**Data supplied:**
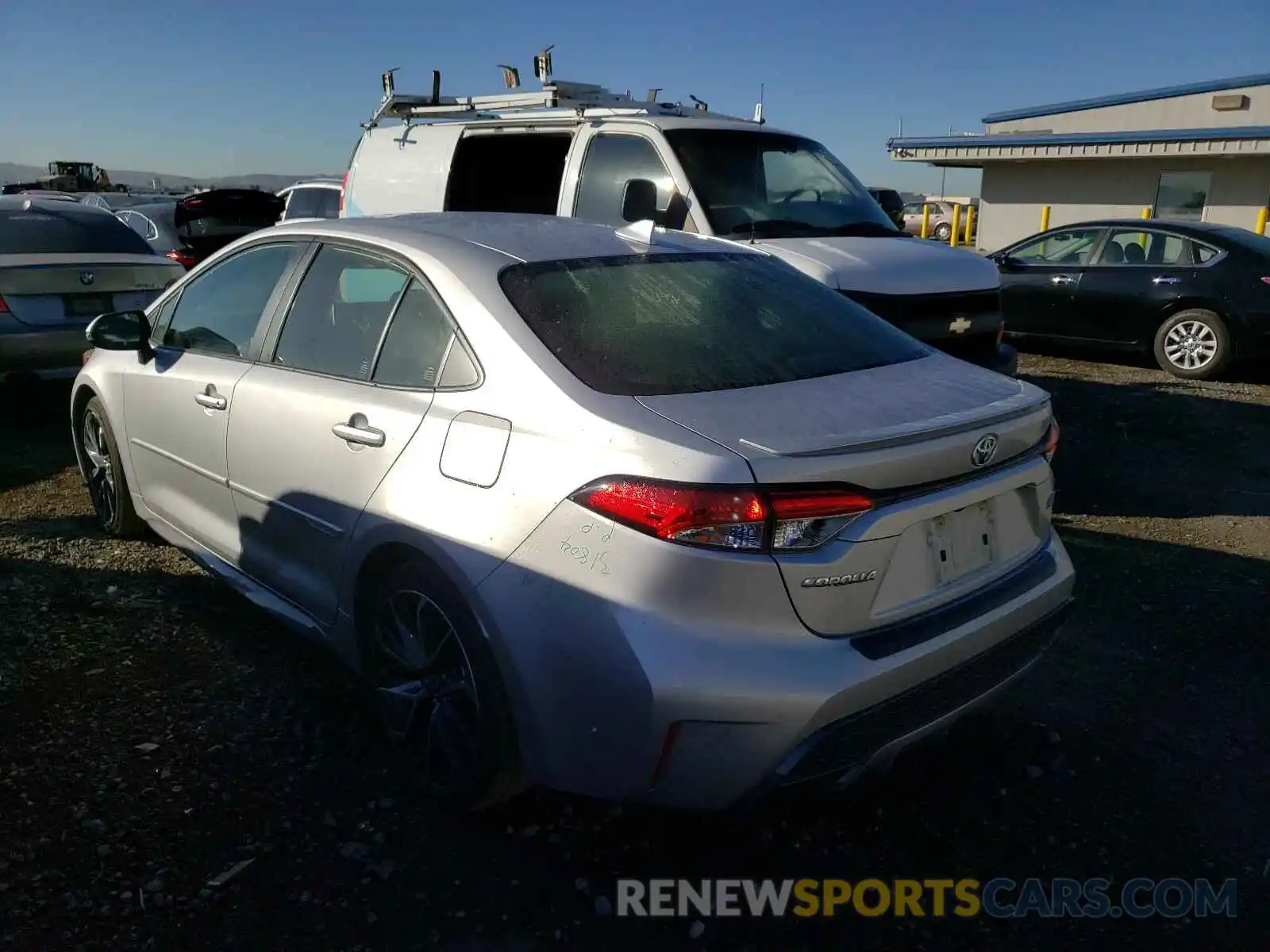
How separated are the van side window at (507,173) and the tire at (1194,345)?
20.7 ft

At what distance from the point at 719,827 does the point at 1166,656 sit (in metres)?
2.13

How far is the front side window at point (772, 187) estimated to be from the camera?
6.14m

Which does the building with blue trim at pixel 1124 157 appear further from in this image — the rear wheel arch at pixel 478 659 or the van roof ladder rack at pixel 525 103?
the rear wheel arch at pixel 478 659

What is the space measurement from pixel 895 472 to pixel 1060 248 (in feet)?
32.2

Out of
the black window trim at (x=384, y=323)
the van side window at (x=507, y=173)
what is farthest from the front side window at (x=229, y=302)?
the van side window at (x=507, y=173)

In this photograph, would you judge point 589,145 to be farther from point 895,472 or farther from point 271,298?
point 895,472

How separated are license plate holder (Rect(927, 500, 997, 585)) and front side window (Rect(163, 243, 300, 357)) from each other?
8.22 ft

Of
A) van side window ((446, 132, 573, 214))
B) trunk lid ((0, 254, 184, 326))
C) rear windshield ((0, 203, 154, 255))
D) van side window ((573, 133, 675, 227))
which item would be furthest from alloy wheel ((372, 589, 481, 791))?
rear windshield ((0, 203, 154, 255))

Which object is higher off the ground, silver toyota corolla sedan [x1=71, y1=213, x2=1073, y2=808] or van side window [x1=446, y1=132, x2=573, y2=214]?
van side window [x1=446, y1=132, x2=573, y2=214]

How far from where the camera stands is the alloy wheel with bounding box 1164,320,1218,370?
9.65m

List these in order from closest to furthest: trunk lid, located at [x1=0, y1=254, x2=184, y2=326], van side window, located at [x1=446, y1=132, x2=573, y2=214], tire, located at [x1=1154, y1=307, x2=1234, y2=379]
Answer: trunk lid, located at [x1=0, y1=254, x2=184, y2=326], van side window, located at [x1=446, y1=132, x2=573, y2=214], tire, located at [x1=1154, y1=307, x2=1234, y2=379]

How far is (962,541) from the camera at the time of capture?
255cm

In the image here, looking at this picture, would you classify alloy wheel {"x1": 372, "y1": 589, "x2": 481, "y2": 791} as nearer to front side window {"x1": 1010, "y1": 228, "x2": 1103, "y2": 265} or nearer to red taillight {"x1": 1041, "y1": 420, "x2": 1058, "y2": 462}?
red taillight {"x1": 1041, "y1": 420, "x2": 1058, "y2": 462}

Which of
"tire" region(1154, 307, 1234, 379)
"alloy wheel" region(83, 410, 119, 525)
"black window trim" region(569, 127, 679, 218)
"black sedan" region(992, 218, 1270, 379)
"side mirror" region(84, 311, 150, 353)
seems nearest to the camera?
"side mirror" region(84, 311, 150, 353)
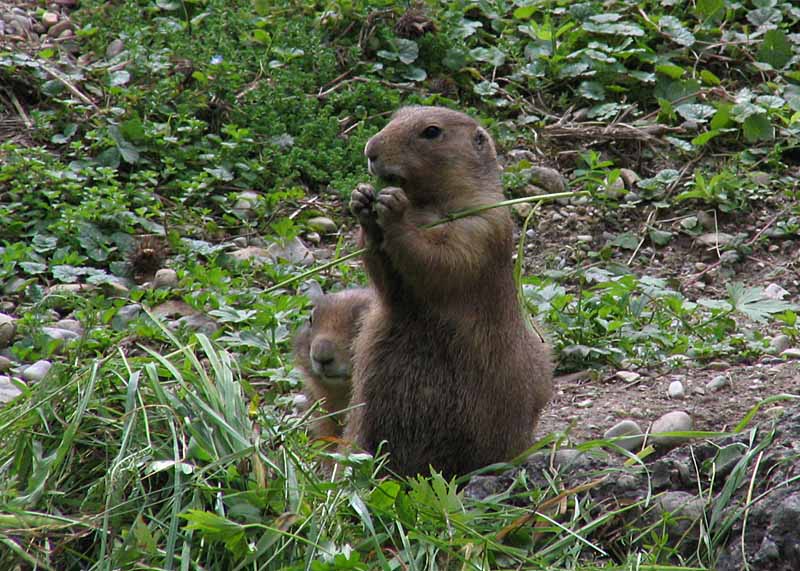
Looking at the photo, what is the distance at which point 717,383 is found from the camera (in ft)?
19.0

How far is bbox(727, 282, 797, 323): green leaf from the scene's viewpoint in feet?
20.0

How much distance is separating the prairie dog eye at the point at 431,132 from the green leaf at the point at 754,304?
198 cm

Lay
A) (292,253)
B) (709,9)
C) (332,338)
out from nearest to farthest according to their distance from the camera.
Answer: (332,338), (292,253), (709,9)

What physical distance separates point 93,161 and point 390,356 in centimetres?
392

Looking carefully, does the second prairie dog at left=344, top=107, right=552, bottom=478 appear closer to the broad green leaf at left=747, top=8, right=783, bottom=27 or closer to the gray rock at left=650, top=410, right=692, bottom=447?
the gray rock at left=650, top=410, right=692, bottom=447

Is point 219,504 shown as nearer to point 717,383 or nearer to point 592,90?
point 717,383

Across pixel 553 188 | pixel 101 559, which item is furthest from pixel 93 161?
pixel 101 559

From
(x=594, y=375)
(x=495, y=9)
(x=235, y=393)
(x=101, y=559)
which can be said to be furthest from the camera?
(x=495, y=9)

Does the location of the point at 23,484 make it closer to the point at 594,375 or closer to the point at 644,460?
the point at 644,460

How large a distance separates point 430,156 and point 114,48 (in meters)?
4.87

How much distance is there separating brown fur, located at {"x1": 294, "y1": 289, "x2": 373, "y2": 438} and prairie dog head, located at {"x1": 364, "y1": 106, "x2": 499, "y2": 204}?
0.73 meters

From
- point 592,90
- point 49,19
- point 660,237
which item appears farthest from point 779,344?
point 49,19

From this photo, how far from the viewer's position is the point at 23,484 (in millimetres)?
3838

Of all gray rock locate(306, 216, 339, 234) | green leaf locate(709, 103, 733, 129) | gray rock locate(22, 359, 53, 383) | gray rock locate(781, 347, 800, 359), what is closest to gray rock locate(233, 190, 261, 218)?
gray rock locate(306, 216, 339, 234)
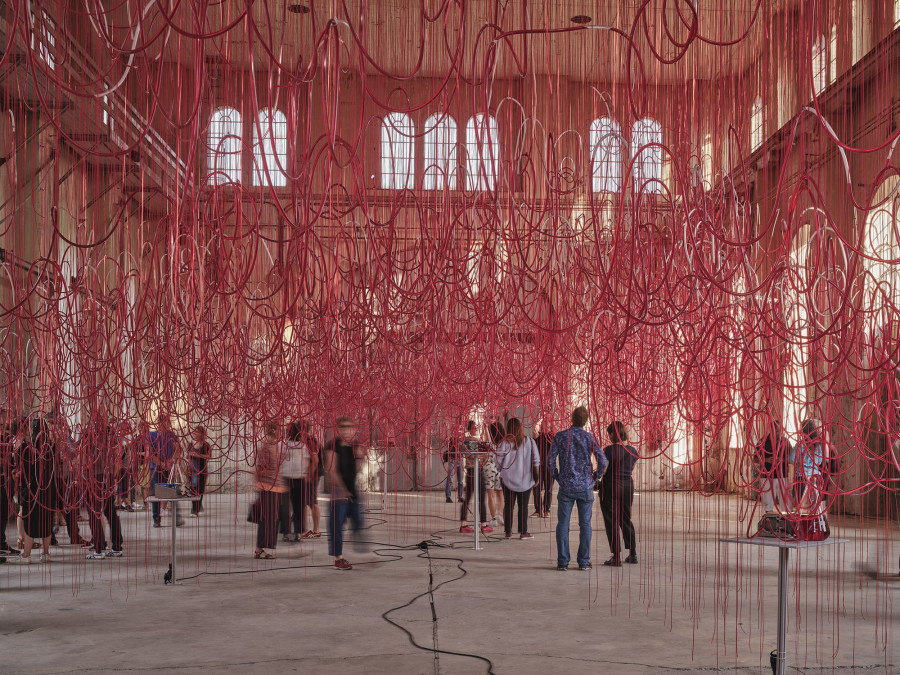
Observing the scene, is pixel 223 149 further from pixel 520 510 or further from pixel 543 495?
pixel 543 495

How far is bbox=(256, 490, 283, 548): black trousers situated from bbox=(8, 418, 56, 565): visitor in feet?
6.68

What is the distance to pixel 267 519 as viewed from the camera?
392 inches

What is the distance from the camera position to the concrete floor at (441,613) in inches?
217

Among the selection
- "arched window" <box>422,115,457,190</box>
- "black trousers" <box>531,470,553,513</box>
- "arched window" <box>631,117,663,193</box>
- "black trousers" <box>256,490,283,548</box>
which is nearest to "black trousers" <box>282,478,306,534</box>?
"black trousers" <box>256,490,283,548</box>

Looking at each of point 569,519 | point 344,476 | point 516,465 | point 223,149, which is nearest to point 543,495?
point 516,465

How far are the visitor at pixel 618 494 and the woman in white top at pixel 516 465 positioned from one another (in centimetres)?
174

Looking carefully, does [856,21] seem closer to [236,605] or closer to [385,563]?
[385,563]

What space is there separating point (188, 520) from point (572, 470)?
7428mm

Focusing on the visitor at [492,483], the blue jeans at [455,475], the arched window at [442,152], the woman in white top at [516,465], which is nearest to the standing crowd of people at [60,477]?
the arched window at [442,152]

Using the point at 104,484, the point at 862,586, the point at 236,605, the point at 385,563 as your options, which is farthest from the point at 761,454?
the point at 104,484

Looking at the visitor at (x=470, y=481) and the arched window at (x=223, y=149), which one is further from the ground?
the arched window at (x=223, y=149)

* * *

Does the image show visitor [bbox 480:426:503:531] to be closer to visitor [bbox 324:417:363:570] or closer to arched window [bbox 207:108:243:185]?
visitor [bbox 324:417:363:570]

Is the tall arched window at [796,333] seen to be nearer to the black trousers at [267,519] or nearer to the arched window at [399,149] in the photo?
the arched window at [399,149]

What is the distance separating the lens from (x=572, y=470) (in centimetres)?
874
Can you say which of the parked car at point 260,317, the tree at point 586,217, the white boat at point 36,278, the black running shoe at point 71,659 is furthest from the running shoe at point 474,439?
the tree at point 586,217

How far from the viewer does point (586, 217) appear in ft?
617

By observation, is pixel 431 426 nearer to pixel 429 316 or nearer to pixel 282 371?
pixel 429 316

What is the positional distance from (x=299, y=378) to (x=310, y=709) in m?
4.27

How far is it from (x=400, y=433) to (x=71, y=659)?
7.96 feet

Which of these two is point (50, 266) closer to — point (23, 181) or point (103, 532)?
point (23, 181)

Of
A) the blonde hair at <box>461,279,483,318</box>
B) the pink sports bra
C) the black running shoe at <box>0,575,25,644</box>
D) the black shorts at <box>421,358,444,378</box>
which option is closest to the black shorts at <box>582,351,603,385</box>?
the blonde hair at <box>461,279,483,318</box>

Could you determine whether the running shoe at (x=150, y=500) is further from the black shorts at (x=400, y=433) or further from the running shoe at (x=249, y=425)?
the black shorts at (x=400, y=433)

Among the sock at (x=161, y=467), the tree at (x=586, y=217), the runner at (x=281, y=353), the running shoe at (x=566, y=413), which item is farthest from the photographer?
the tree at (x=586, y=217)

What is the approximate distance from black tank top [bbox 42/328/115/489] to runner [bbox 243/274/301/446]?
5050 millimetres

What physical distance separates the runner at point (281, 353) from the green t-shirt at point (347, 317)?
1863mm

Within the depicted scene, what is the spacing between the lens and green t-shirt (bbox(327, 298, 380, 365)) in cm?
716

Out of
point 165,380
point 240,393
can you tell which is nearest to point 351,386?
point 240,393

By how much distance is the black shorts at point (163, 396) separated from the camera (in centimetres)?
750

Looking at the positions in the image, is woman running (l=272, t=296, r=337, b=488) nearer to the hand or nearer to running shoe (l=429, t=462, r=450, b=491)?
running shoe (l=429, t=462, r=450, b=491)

**What is expected:**
Recast the lines between the one containing "Does the image" and the one containing "5050 millimetres", inclusive, as a Markdown table with two columns: Num for a running count and Entry for the line itself. Skip blank lines.

**Exercise solution:**
| Num | Entry |
|---|---|
| 1 | Does the image show visitor [bbox 480:426:503:531] to be closer to visitor [bbox 324:417:363:570] or closer to arched window [bbox 207:108:243:185]? |
| 2 | visitor [bbox 324:417:363:570] |
| 3 | Is the tall arched window at [796,333] seen to be nearer to the black trousers at [267,519] or nearer to the arched window at [399,149] in the photo? |
| 4 | the arched window at [399,149] |
| 5 | What is the distance separating the lens from (x=572, y=470) (in centimetres)? |
| 6 | 874 |
| 7 | Can you say which of the parked car at point 260,317, the tree at point 586,217, the white boat at point 36,278, the black running shoe at point 71,659 is furthest from the running shoe at point 474,439? |
| 8 | the tree at point 586,217 |
| 9 | How far from the viewer does point (586, 217) appear in ft? |
| 10 | 617 |
| 11 | By observation, is pixel 431 426 nearer to pixel 429 316 or nearer to pixel 282 371? |
| 12 | pixel 429 316 |
| 13 | What is the positional distance from (x=299, y=378) to (x=310, y=709) in m? |
| 14 | 4.27 |
| 15 | How far is it from (x=400, y=433) to (x=71, y=659)? |
| 16 | 7.96 feet |
| 17 | Which of these two is point (50, 266) closer to — point (23, 181) or point (103, 532)? |
| 18 | point (23, 181) |
| 19 | Of |
| 20 | A) the blonde hair at <box>461,279,483,318</box> |
| 21 | B) the pink sports bra |
| 22 | C) the black running shoe at <box>0,575,25,644</box> |
| 23 | D) the black shorts at <box>421,358,444,378</box> |
| 24 | which option is closest to the black shorts at <box>582,351,603,385</box>? |
| 25 | the blonde hair at <box>461,279,483,318</box> |
| 26 | Could you determine whether the running shoe at (x=150, y=500) is further from the black shorts at (x=400, y=433) or further from the running shoe at (x=249, y=425)? |
| 27 | the black shorts at (x=400, y=433) |
| 28 | Among the sock at (x=161, y=467), the tree at (x=586, y=217), the runner at (x=281, y=353), the running shoe at (x=566, y=413), which item is farthest from the photographer? |
| 29 | the tree at (x=586, y=217) |
| 30 | What is the approximate distance from black tank top [bbox 42/328/115/489] to runner [bbox 243/274/301/446]? |
| 31 | 5050 millimetres |